Força nossa que estais na Natureza, santificada seja o
Vosso reino. Venha a nós a vossa divindade natural. Seja feita a Vossa vontade assim
na Terra como nas Aguas e no Céu. O pão nosso de cada dia nos dai hoje e basta. Perdoai as
nossas ofensas por ignorância, não nos deixeis cair em tentação,
mas livrai-nos do mal para que todos possamos sobreviver em Paz, amanhã e
sempre. Uma oração serve para mudar a natureza menor daquele que reza e não para divinizar o deus de cada um.
ENCERRANDO O ANO
Último dia do ano... Madrugadando às quatro horas da manhã...
Um pouco mais tarde, uma caminhada até a banca para comprar os jornais. De volta, com O Sul e o Correio do Povo embaixo do braço, a sorte de encontrar uma amiga que
pouco vi nesse ano que amolece de calor e chuva. Um abraço na artista plástica
Rute Krug.
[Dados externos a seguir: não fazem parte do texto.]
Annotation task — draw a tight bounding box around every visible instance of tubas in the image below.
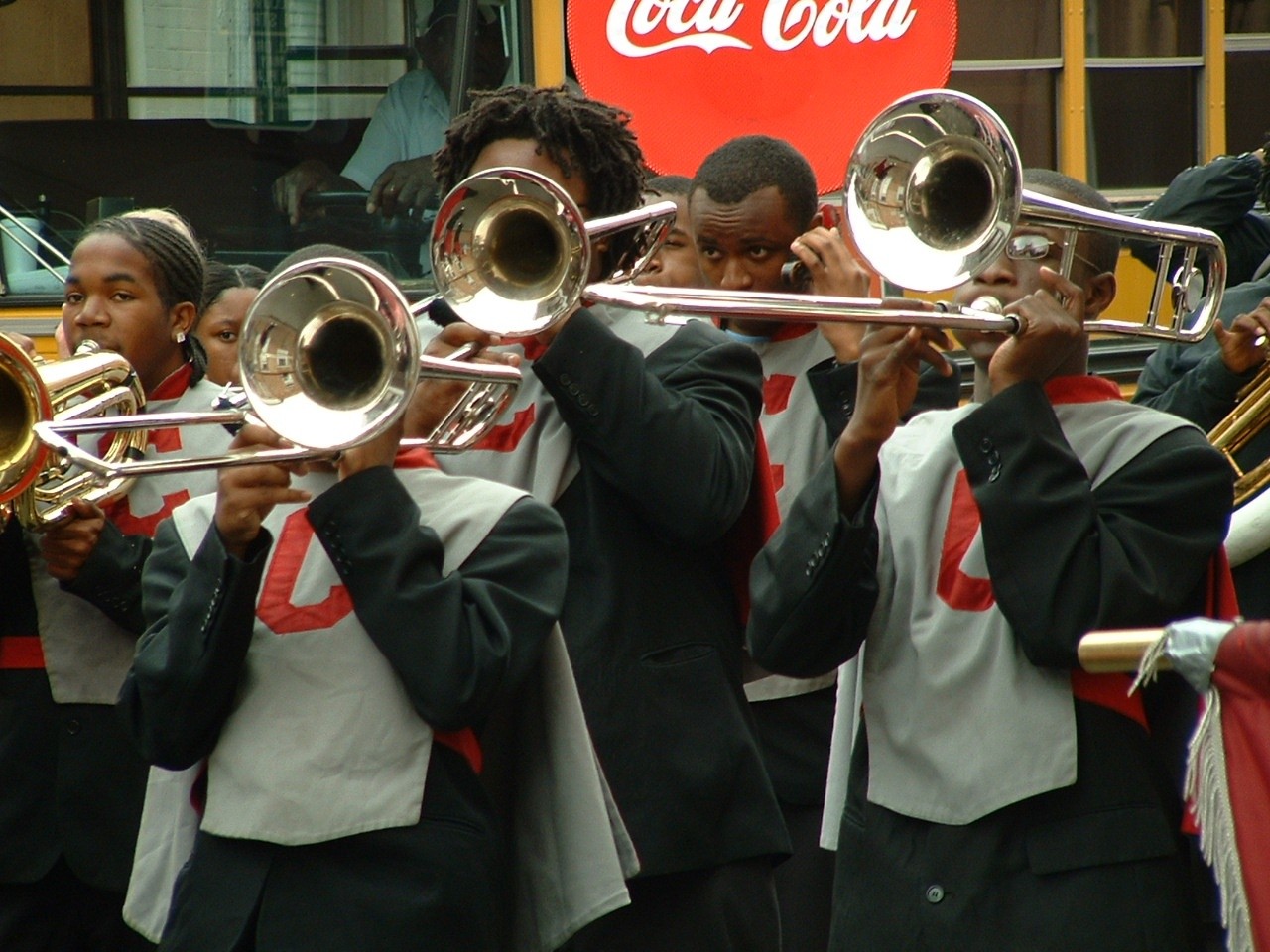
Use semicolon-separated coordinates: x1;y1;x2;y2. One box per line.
1206;335;1270;507
0;334;151;530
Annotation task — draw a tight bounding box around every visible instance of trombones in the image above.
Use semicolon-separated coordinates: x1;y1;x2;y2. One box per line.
581;89;1228;345
31;256;523;480
209;165;676;437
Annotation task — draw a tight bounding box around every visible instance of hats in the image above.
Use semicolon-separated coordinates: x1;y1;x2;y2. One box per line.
429;6;458;32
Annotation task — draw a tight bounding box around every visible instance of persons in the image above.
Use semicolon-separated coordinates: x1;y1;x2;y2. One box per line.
119;244;569;950
0;212;250;952
379;84;790;952
872;158;897;182
54;208;205;363
1133;269;1270;622
269;0;582;277
1121;130;1270;284
444;207;464;269
627;173;706;290
188;263;272;391
741;172;1233;951
674;135;961;951
259;322;278;346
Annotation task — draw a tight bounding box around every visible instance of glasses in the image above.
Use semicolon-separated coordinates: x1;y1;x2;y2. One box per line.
1005;234;1103;273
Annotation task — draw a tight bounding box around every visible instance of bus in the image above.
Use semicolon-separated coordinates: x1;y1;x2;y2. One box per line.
0;0;1270;410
Um bem apertado, daqueles que transcende a culpa. Rute fez uma (ou
duas?) exposições da sua arte bacana e sensível neste ano. Não consegui ir. Em
Novo Hamburgo. Nos despedimos com outro abraço e o desejo de nos vermos mais a
partir de amanhã. Suspiro. Em casa me armo de lupa e vou trabalhar em uma das
caixas do arquivo do fotógrafo Sebaldo Hammes, que se foi em Janeiro. Antes uma passadinha por aqui. Para quem está lendo,
anote: faça por você, faça algo diferente por você em 2015. E olhe para o
Outro. A vida não tá facil? Olhe para o Outro. E não só para o seu umbigo, o
seu espelho, a sua cama... Até 2015!